▼

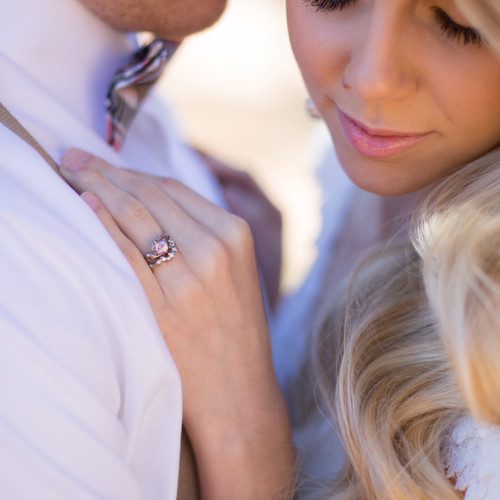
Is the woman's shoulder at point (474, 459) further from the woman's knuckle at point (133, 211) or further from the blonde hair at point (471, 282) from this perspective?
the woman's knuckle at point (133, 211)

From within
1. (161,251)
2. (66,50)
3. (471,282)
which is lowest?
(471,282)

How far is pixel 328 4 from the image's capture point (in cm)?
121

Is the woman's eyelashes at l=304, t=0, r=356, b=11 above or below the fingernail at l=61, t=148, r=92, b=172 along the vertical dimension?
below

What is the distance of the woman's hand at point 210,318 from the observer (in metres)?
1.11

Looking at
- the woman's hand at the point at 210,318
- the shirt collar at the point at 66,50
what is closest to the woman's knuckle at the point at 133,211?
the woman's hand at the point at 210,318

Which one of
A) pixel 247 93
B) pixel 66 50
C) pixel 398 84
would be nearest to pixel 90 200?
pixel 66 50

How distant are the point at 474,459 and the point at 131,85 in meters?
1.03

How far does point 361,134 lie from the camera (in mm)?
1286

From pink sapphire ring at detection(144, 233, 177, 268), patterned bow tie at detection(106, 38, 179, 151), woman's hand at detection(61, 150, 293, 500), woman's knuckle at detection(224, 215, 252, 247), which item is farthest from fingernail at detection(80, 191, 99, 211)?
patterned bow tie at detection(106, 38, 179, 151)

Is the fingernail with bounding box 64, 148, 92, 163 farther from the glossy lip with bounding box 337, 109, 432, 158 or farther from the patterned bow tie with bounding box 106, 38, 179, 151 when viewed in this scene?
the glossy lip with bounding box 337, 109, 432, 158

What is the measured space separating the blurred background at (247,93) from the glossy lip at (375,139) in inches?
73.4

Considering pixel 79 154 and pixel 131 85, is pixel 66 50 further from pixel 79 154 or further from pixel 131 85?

▲
▼

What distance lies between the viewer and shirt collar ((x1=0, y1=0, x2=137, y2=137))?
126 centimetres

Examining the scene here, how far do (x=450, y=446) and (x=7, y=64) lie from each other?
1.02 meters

▲
▼

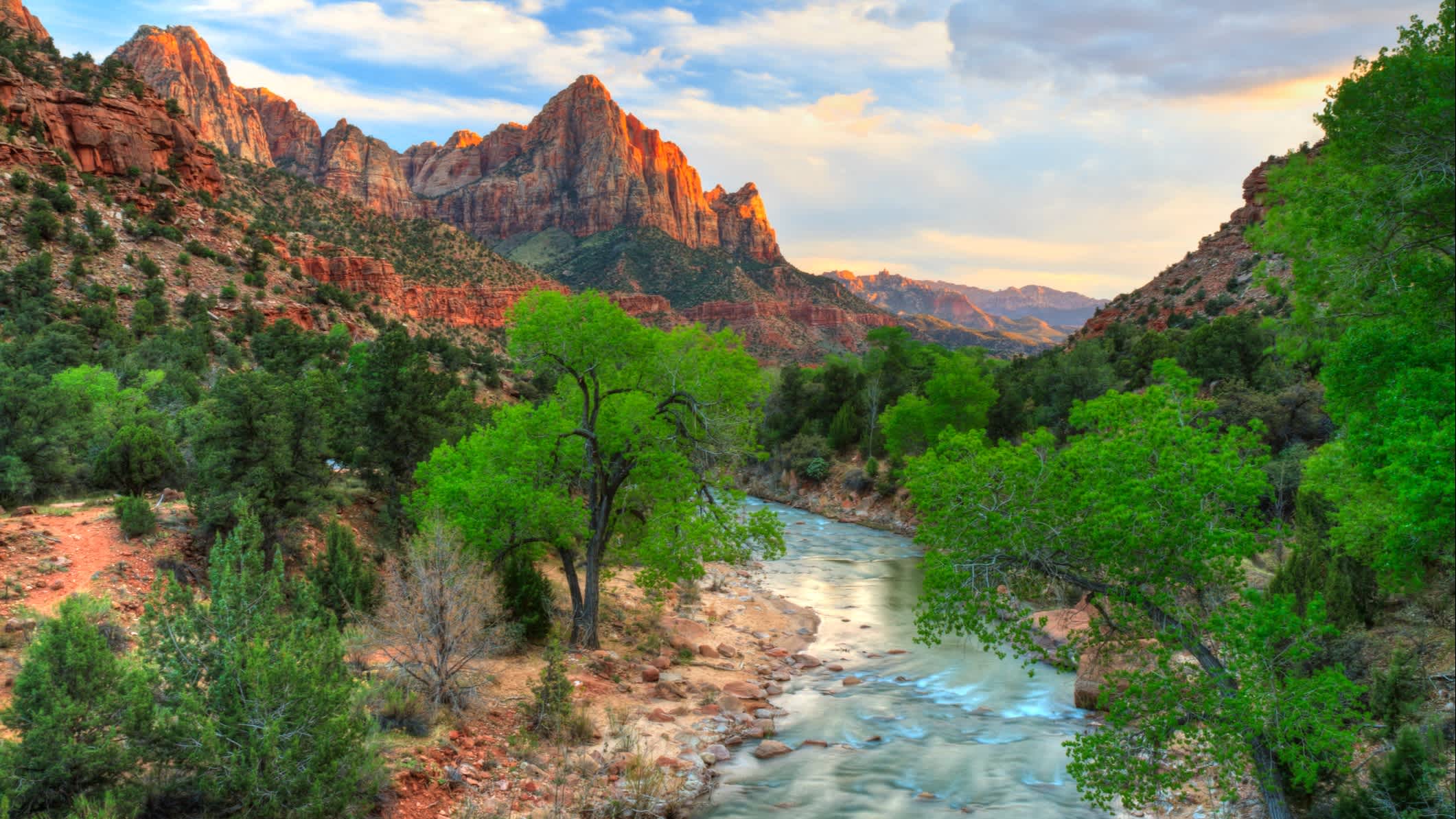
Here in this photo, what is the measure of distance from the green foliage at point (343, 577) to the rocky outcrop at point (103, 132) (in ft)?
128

▲

TASK PROMPT:
Copy out the data that opens with the line containing "What distance lies" and closes with the line containing "126 centimetres", substituting "camera" for "viewer" and changing nothing else.

ANSWER TO THIS EXERCISE:
What distance lies between the camera and shirt collar ((x1=0, y1=0, x2=137, y2=137))?
126 centimetres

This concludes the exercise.